This case involves four manuscripts. Three of the manuscripts were originally published in another language and then published in our English language journal. There is overlap in the authors who were involved in all four manuscripts.
The first and second manuscripts were duplicated publications from another journal. The evidence is very clear. The papers were published in another country in another language, and then in English. A native speaker of the other language was able to read both versions and found only minor differences, and the editor of the foreign language journal also did this, and recommended that our journal retract the papers. The authors checked the box on our submission form that indicated that the submissions had not been published elsewhere, and they made no mention of any previous publication in their covering letter.
For the third paper, which shares authors, we had no evidence of duplicate publication until we heard from the editor of the foreign language journal who said that it came from two other articles. However, the editor did not say in which journals these were published. Again, the authors checked the box indicating that the paper was original and had not been previously published.
For the fourth manuscript there is no evidence of duplicate publication, but it shares one author and is therefore included. The editor of the foreign language journal did not find a duplicate publication.
Two authors are in common on the three duplicated papers. The paper for which we do not have evidence of duplication has different authors for the most part, but one of its authors is also an author of two of the duplicated papers. To try to make this clear, the authorship of the four papers is as follows, where each letter indicates an author:
1) A, B, C, D
2) A, B, C, E
3) A, B, F, G, H
4) C, I, J, K, L
The editor in chief of our journal wrote to the authors (A, B, and C) telling them that they had violated international standards against duplicate publishing and received an email in reply from a supervisor at their institution, apologising for this.
We seek guidance from COPE on how to publish a retraction in our journal concerning these four manuscripts, or is another course of action more appropriate?
The Forum noted that publication of a translation of a paper is permissible if the process is transparent and the original paper is cited in the translation. In this case, the authors failed to inform the editor of the previous versions of papers 1 and 2, and checked the box on the submission form saying the papers had not been published previously. One option suggested by the Forum was to publish a notice of duplicate publication, as then readers would not be deprived of reading the translated version of the paper. The Forum suggested contacting all of the authors, not just the corresponding author, and asking them for an explanation. If the editor is satisfied with the evidence of duplicate publication, he should retract both papers. There should be one retraction notice per paper so that the notice can be linked to the original paper. The retraction notice should clearly identify the original paper.

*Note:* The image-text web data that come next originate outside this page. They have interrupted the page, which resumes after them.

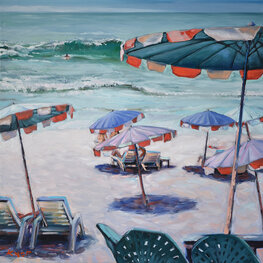 Spiaggia VAI 04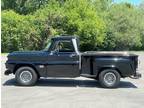 1966 Chevrolet C10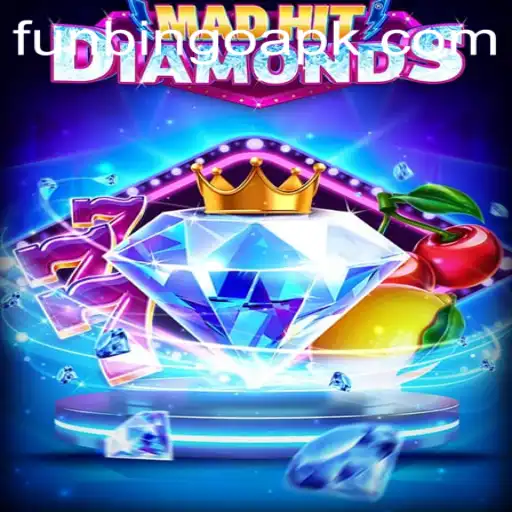 MadHitDiamonds: Discover the New Excitement in Gaming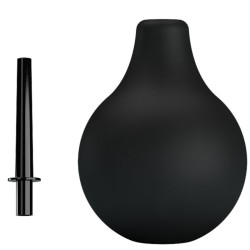 douche anal poire blkb noir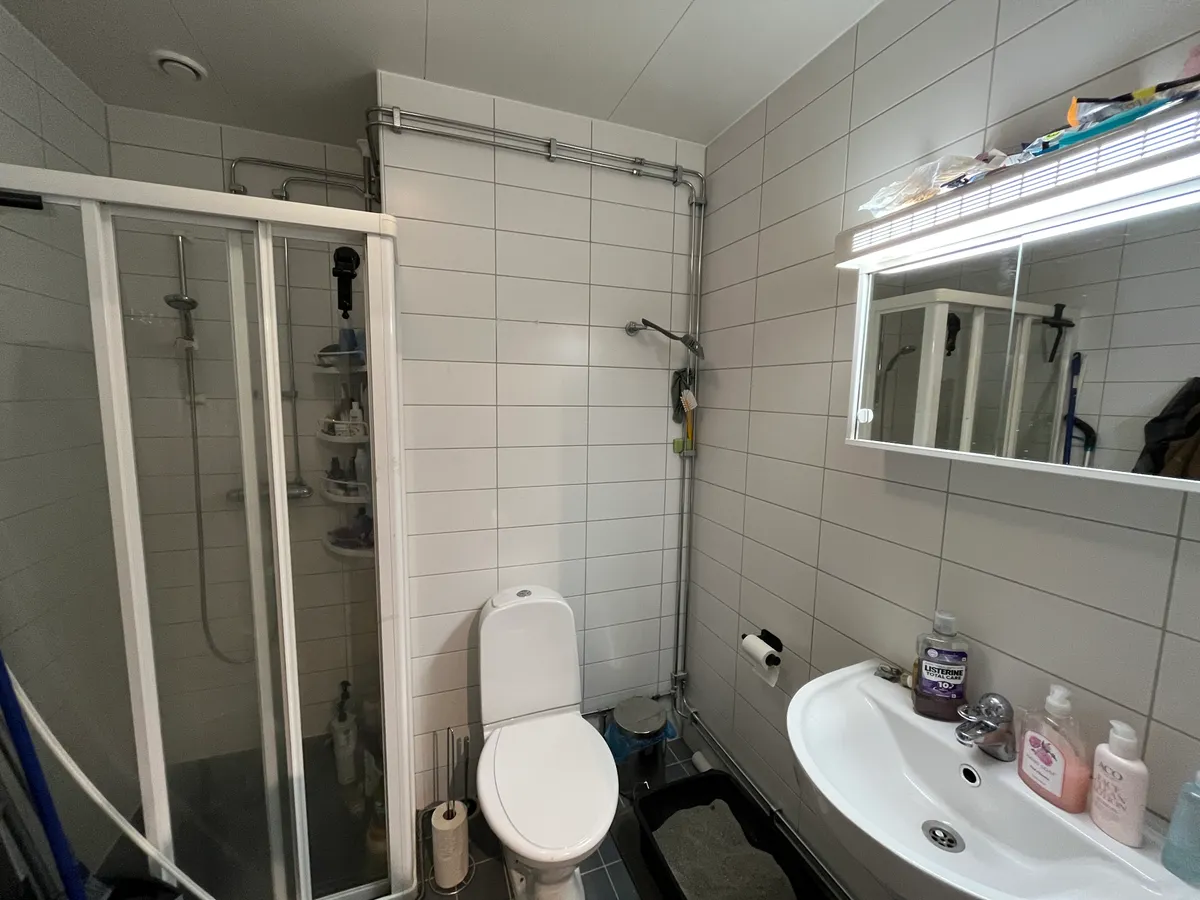Hyreslägenhet på Trollhättan i trollhattan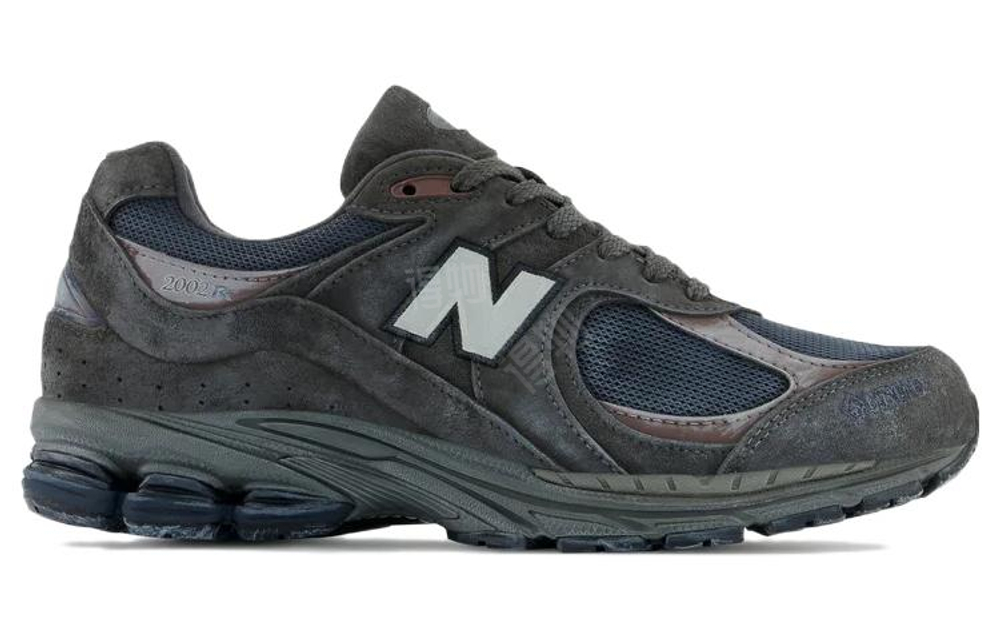 Кроссовки New Balance Nb 2002R Gore-Tex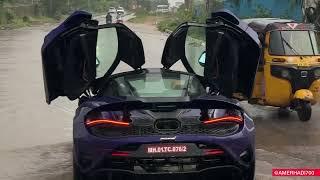 Mclaren In Trouble? | INDIA 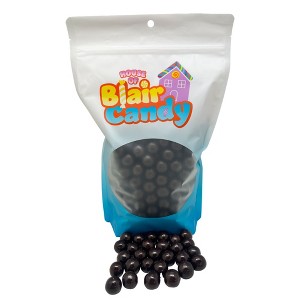 Dark Chocolate Malted Milk Balls – Crunchy Malt Center Coated in Rich Dark Chocolate – Available in 1, 2, 3, 5 lb Bags - 1 of 4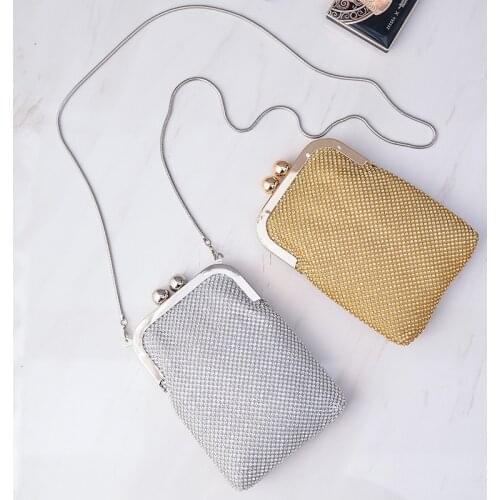 Retro Diamond Handbag Luxury Designer Shoulder Bag Crossbody Mini Purse Fashion Mobile Phone Womens Bag Trend 2021 Z200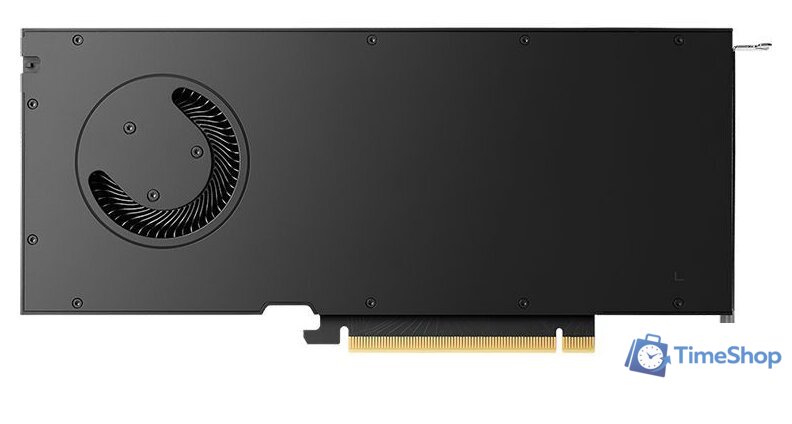 Видеокарта NVIDIA RTX 4000 Ada Generation 20GB GDDR6 900-5G190-2270-000 - Изображение №4 — Интернет-магазин Time-Shop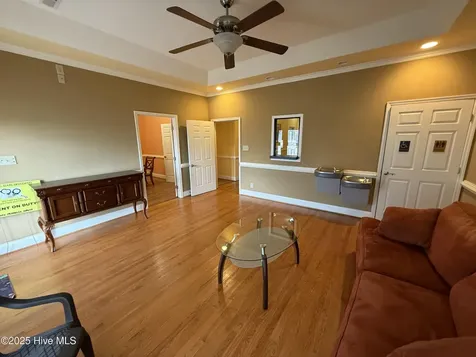 111 Fontana Street Clinton NC 28328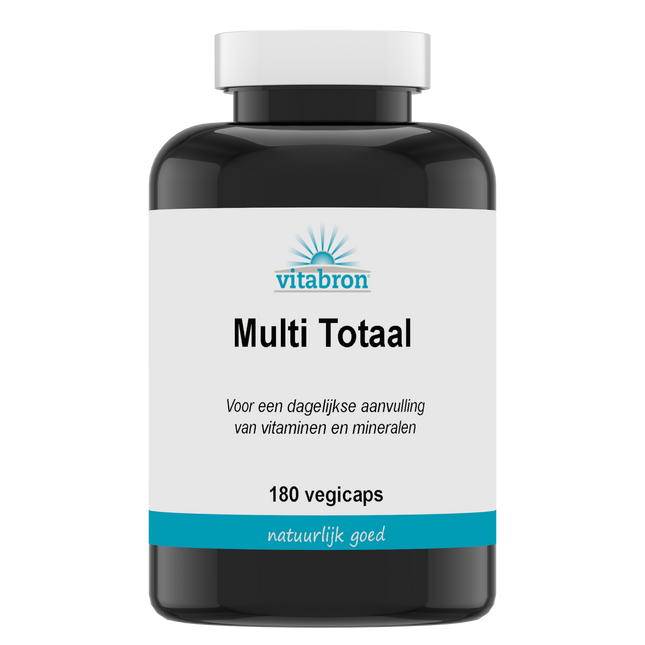 Vitabron Multi Totaal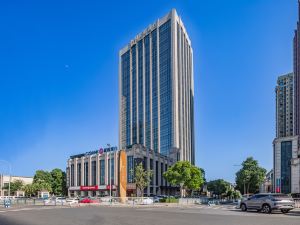 Chongqing Ximei Hotel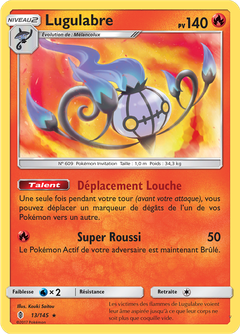 Card 13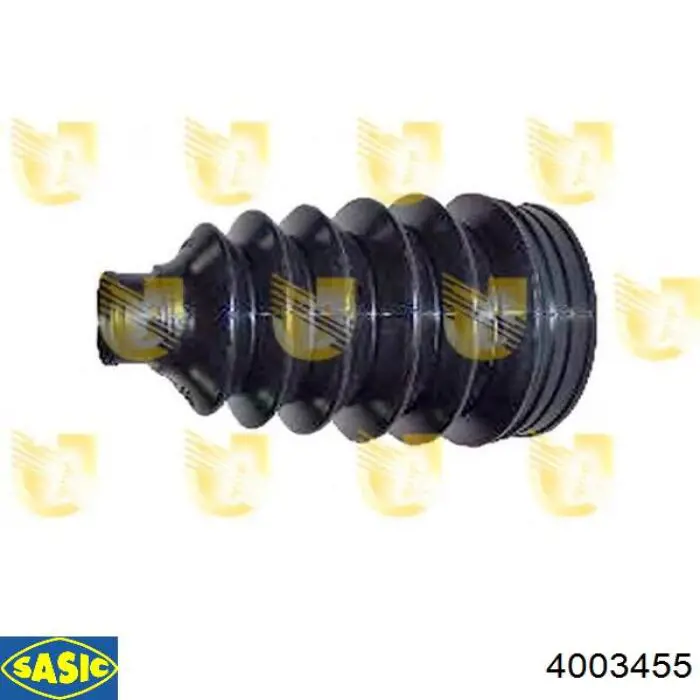 Пыльник ШРУСа наружный 7701207397 Renault (RVI)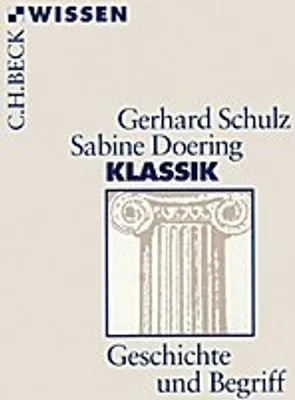 Produktbild von Klassik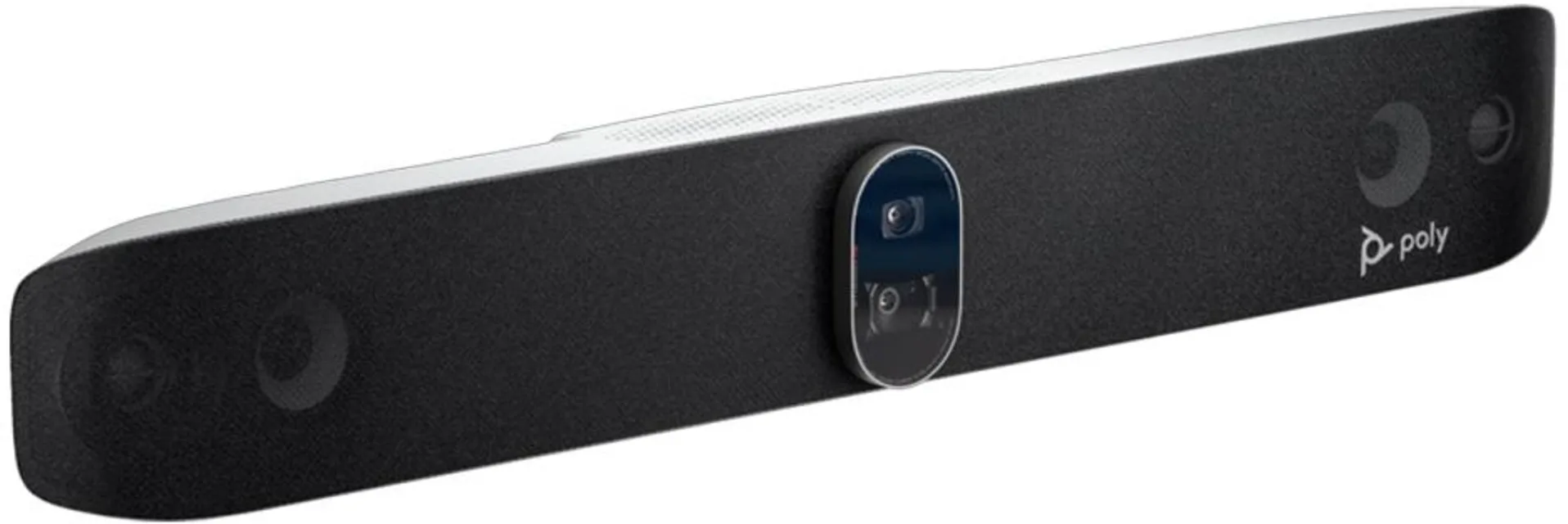 Imagen 6 de Barra de Video HP Poly Studio X72, 4K, IA, All-in-One, Zoom/Teams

Regarding the third paper, the editor should obtain full details from the other editor about where the paper was published previously. When the editor has definite evidence and the names of the other journals, he can then decide on whether or not to retract the third paper.
For the fourth paper, as there is no evidence of duplicate publication, the editor should not retract this paper. COPE advises against punishing authors or imposing bans because of the risk of litigation. However, the editor can contact the authors and ask them questions about the paper, but he needs to have evidence before taking any further action.
After the editor contacted all of the authors, and received all of the information with regard to the third paper, the journal decided to retract the three papers.